## INFORMATION SUPPLIED:
● ● ● ●

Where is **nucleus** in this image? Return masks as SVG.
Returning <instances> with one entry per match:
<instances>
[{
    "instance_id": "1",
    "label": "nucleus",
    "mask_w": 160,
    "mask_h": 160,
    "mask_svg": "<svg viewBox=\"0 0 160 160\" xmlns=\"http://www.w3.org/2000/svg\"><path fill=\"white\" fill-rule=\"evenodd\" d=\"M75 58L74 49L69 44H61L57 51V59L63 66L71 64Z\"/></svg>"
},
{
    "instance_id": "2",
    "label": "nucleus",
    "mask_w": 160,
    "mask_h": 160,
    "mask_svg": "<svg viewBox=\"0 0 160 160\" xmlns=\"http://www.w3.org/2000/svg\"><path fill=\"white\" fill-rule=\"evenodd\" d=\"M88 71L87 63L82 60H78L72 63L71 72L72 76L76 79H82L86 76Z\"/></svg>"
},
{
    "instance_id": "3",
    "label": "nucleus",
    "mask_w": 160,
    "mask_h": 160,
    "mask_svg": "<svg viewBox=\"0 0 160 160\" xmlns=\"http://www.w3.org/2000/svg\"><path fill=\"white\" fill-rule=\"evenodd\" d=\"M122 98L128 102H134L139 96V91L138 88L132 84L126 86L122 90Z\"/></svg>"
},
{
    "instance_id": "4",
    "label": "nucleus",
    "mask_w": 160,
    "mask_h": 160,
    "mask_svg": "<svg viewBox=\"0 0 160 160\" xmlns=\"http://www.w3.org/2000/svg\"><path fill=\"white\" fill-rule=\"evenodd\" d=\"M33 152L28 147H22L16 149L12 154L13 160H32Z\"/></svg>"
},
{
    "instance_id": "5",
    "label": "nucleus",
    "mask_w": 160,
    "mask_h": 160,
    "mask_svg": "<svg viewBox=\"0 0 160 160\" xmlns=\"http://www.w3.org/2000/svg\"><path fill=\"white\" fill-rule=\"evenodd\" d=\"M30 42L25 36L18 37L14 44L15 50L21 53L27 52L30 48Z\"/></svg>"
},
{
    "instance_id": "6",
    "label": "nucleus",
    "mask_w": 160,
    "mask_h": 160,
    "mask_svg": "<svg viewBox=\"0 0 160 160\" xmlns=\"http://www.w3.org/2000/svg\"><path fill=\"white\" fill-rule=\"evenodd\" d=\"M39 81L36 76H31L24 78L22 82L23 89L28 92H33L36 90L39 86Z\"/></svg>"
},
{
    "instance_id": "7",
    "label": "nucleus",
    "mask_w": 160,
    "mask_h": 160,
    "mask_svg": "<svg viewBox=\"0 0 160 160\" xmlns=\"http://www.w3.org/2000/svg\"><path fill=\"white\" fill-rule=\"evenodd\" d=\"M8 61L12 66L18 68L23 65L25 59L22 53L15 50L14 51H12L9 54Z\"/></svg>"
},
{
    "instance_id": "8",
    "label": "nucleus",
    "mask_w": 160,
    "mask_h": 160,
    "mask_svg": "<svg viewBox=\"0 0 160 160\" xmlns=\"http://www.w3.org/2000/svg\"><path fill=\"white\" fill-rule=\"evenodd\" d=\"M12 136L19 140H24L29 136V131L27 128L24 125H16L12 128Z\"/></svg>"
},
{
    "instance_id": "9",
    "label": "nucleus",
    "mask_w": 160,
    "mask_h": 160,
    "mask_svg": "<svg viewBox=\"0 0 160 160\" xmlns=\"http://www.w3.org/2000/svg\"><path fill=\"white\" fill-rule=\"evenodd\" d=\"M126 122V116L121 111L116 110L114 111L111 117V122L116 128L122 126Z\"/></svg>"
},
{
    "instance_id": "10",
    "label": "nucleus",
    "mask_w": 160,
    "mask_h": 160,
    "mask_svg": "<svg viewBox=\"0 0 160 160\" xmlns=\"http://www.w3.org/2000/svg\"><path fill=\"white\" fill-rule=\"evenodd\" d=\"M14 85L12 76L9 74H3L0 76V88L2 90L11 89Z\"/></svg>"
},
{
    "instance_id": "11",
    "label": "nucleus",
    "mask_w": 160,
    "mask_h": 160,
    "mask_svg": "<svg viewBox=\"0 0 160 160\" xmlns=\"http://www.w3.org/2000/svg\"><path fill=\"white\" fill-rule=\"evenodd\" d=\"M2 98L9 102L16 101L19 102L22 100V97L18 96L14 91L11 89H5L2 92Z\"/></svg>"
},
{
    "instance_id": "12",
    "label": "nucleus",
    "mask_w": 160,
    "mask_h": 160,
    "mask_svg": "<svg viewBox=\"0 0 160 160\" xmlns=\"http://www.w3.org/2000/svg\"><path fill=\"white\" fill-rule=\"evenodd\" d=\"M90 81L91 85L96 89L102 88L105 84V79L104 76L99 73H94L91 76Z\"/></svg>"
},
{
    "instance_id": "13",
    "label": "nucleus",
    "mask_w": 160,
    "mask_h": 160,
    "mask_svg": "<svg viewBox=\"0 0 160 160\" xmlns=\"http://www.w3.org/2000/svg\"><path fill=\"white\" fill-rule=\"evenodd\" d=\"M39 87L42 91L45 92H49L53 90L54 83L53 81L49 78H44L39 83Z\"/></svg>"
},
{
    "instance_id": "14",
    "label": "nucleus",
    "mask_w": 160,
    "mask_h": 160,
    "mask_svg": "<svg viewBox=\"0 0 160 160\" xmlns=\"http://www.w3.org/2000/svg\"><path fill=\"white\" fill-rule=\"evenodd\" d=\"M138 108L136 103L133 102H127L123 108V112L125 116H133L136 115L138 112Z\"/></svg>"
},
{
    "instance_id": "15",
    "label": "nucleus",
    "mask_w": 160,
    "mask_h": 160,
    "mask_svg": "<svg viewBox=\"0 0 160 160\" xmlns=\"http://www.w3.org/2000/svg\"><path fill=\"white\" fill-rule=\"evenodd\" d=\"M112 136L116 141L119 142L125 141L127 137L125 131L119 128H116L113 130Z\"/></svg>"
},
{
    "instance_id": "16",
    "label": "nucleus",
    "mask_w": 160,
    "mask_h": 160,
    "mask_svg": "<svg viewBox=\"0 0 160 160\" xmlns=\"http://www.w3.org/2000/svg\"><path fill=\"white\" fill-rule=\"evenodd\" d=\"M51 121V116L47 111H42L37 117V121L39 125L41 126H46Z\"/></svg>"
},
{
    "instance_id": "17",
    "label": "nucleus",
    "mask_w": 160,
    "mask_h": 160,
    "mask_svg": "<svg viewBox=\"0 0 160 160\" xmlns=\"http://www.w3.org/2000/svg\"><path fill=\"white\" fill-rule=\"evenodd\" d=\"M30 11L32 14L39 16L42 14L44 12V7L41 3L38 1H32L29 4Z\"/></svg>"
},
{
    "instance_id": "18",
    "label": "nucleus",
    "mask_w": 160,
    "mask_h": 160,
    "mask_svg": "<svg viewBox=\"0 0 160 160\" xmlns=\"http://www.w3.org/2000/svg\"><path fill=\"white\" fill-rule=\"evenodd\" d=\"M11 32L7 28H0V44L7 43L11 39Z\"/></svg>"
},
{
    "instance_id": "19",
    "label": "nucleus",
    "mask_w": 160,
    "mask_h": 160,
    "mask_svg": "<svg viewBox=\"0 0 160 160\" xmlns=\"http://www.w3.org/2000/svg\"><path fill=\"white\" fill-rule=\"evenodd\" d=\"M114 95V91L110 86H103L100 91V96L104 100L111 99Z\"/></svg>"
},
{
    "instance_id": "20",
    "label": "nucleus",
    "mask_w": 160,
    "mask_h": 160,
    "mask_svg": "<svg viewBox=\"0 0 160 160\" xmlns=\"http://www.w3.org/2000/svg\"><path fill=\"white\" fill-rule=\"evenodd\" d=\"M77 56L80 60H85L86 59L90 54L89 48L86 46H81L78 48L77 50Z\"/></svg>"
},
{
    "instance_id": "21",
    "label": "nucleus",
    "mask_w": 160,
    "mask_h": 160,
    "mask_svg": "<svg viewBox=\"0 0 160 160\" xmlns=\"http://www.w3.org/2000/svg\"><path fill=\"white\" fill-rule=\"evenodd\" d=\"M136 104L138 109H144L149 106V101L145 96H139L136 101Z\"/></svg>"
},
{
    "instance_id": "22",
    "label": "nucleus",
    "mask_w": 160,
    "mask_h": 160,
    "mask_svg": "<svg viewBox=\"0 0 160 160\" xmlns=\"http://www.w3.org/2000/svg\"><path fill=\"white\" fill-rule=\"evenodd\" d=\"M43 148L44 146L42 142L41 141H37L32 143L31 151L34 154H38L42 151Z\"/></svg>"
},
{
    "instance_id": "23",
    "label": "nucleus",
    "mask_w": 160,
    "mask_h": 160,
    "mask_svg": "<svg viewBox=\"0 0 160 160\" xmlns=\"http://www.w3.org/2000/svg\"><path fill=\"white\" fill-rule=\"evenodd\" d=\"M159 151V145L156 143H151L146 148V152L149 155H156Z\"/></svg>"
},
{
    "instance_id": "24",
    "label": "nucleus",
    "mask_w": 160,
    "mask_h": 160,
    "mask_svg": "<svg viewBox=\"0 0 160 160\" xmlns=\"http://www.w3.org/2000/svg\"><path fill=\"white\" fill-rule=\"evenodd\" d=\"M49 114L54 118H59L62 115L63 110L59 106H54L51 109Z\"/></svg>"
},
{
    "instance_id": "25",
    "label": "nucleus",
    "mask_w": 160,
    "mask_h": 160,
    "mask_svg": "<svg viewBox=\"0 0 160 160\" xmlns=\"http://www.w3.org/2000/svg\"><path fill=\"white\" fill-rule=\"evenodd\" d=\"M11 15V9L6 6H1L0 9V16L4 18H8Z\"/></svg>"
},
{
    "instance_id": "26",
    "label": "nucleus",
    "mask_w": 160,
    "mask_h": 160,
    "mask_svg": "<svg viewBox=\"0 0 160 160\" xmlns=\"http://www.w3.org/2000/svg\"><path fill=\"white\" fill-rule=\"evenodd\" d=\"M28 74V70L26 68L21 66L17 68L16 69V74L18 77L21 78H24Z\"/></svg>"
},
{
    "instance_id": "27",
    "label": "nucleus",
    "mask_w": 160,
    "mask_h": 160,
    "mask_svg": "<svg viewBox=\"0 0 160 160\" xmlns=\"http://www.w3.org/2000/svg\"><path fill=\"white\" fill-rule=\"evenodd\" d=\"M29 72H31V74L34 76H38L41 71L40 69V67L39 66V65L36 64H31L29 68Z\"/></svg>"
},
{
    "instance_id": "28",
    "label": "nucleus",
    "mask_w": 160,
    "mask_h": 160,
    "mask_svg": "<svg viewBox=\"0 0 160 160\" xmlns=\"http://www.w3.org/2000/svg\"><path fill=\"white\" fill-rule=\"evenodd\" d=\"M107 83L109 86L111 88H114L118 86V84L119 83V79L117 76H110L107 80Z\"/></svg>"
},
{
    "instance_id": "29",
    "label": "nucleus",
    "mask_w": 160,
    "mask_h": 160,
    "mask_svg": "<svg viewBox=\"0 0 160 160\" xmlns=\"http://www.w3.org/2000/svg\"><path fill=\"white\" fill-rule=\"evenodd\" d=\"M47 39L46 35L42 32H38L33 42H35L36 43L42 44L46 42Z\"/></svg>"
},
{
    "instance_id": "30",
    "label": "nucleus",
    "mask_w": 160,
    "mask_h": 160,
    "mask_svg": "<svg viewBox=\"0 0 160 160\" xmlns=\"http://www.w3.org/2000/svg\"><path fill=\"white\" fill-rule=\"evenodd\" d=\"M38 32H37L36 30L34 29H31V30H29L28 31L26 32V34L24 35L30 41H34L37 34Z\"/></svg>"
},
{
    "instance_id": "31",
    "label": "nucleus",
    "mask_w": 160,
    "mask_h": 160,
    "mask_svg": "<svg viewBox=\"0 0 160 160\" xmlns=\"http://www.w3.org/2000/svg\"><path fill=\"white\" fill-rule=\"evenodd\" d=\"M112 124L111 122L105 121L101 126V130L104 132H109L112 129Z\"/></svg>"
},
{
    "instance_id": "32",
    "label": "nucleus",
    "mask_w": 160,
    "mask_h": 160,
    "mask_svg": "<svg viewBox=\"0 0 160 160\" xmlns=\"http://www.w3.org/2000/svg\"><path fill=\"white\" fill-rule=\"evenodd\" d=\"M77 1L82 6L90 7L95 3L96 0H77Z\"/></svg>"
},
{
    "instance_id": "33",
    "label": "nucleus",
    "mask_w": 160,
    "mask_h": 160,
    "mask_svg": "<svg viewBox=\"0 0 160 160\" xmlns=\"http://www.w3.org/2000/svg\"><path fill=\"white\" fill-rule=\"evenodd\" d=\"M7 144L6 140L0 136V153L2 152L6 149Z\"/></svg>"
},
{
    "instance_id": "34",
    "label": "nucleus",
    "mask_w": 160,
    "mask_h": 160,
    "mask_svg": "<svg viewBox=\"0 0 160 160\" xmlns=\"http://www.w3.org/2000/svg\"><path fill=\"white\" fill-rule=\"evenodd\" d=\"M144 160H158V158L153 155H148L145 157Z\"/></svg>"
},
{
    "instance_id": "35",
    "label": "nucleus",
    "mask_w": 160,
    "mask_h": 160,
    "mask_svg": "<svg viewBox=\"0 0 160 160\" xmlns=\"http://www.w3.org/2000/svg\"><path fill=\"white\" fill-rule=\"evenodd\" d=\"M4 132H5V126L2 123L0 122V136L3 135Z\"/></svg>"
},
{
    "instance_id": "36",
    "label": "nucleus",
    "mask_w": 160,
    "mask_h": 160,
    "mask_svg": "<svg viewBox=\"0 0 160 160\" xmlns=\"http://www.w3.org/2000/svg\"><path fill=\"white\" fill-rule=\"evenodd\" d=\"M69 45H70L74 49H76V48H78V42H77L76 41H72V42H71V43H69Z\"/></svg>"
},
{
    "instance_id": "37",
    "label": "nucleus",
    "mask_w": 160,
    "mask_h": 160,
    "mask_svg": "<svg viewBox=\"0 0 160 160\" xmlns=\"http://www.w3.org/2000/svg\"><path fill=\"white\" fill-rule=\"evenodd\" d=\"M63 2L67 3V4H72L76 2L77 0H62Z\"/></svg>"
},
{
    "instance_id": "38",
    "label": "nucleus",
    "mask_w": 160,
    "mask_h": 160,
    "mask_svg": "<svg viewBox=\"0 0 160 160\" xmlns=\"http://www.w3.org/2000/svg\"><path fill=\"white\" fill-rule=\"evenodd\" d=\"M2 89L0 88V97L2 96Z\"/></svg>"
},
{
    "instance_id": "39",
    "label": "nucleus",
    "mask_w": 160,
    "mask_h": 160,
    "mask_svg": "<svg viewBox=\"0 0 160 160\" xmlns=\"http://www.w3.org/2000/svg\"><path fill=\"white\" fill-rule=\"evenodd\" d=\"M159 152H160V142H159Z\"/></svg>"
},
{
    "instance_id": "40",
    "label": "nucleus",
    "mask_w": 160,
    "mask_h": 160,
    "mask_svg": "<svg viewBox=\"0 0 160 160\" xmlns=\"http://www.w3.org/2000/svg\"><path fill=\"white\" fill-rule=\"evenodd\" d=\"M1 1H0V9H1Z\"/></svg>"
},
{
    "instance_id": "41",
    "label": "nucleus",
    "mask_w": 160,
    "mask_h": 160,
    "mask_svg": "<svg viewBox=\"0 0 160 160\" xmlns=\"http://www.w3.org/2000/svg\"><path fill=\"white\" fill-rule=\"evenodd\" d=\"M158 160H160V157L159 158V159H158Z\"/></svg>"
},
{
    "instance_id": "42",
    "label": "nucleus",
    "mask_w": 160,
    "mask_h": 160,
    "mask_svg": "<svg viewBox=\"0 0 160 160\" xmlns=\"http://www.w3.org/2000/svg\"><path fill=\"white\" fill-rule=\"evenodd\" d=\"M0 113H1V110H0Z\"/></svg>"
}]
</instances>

● ● ● ●

## EXERCISE OBJECTIVE:
Please count the lines in the items above that contain the string "instances". Reply with the number only.

## SOLUTION:
3